GÜRCAN BİLGİÇ / Müşteri profili


Kendi kaosu içinde, kendi seyircisine karşı oynadı Fenerbahçe takımı. Taraftar olanlar maça gelmemişti zaten. Sezonun hayal kırıklığı içinde, Kadıköy’de beklediklerini vermeyen takıma karşı tavırlarını net koydular. Bu performansın sahipleri için daha küçük düşürücü bir durum zaten olamazdı.
Ama gelenler “seyirci” tarafı. Tribüne gelmenin tek nedeni vardı; tuttuğun takımı destekleyip, kazandığını görmek, sevince ortak olmak. Ama gol atan futbolcusunu ıslıklayıp, protesto edenler vardı. Nasıl ki gelmeyenler mesajlarını net ortaya koyduysa, gelip de golü kutlamayanlar kendilerini “küçük düşürmeyi” başardılar.

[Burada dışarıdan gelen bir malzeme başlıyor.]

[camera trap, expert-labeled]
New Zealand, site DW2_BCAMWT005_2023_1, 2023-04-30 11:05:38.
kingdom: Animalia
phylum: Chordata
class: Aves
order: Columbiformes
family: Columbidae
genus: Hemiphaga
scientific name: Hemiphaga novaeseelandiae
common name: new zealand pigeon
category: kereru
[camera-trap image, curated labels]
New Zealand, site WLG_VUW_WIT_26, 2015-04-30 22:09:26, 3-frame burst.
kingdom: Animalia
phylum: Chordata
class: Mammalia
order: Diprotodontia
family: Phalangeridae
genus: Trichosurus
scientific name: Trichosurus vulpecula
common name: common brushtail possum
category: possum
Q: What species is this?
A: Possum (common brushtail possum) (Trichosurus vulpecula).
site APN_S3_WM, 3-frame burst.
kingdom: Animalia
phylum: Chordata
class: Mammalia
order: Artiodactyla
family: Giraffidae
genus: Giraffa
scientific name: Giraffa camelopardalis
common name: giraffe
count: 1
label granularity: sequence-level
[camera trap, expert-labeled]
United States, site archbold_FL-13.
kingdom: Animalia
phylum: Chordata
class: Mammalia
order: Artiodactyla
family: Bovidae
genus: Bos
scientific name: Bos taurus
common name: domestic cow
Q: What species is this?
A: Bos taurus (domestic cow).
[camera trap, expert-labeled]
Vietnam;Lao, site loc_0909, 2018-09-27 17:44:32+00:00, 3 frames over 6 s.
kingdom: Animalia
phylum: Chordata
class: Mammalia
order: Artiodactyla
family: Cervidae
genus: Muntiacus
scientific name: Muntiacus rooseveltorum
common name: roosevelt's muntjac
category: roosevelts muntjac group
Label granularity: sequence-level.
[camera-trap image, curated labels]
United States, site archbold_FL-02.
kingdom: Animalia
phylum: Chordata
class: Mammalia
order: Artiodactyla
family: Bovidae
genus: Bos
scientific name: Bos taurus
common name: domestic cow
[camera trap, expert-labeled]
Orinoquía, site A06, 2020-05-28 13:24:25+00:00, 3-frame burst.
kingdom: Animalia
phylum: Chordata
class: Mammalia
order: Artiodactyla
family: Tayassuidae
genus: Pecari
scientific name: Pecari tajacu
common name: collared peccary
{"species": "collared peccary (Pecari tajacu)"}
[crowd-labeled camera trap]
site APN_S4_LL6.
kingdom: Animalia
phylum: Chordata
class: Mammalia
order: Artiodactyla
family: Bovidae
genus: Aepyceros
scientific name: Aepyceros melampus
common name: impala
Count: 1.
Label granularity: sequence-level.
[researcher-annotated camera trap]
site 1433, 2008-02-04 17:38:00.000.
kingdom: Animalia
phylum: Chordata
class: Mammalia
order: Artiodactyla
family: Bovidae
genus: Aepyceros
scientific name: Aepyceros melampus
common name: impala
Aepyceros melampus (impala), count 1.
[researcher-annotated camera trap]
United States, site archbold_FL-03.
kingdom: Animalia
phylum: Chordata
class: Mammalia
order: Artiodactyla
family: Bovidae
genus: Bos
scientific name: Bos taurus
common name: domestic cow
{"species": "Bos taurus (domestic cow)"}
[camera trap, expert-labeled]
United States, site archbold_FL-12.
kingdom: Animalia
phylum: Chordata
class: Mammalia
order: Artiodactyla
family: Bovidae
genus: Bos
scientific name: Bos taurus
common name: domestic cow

Elbette hesap soracaklar. Daha iyisini isteyecekler. Tepkilerini de ortaya koyacaklar. Ama sahada ter dökeni, maç devam ederken hedefe koymak, “müşteri” profiline yakışandır. Öyle de yaptılar.
Bu sıkışmışlık içinde, öz eleştiri yapması gerekenler de olmalı. Szymanski kendine sormalı mesela. Ya da Jose… “Futbolcularımı suçlamam, hiç suçlamadım” dedi maç öncesinde. Yani; “Sorun bende değil, onlarda” dedi aslında. Bir de çıkanı sarılıp, teskin edip oturtuyor. Tablonun-öfkenin nedeni kendisinin yapamadıkları değilmiş gibi.
Fenerbahçe camiası artık kendine gelmeli, hesaplaşmayı sürece bırakmalı. Kongreye gidiyor Ali Koç Yönetimi. Tek nedeni bugün “istifa” diye bağıranların dediğini yapması, Mourinho‘yu getirmesi. Fenerbahçe’nin çocuğunu beğenmeyenlerin aklına uyması.
Artık kaçınılmaz bir süreç var. Herkes öfkesini cebine koymalı, sandığı beklemeli, takımı rahat bırakmalı.